◆ ABOUT THIS EXERCISE: From the line containing "The researchers measured" to the final line of the entries, every line is to be reproduced exactly; no other line belongs in the output.

DATA SUPPLIED Start Marker

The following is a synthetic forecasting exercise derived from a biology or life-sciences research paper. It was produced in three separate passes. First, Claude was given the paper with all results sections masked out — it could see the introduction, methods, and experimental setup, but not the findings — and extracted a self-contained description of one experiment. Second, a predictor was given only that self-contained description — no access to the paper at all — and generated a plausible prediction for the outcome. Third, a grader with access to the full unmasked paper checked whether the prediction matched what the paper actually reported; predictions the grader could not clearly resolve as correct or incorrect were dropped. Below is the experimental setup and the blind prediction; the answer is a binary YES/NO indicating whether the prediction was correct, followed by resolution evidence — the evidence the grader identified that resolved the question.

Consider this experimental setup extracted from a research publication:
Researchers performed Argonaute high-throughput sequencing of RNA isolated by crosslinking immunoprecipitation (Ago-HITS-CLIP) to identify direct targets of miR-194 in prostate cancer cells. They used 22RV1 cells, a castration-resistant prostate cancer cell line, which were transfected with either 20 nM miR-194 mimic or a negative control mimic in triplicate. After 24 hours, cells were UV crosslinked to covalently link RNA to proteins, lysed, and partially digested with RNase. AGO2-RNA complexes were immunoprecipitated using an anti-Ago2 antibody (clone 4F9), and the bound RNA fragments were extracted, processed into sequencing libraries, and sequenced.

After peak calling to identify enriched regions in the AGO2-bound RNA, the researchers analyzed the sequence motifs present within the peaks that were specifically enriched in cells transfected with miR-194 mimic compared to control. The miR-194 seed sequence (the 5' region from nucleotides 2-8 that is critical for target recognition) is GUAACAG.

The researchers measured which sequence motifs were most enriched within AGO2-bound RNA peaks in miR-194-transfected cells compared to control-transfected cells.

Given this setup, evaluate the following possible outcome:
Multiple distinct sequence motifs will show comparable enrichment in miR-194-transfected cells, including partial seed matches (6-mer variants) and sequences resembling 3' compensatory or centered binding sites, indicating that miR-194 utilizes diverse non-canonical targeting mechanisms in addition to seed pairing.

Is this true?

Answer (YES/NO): NO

DATA SUPPLIED End Marker

◆ SOLUTION TO THIS TASK:
The researchers measured which sequence motifs were most enriched within AGO2-bound RNA peaks in miR-194-transfected cells compared to control-transfected cells.

Given this setup, evaluate the following possible outcome:
Multiple distinct sequence motifs will show comparable enrichment in miR-194-transfected cells, including partial seed matches (6-mer variants) and sequences resembling 3' compensatory or centered binding sites, indicating that miR-194 utilizes diverse non-canonical targeting mechanisms in addition to seed pairing.

Is this true?

Answer (YES/NO): NO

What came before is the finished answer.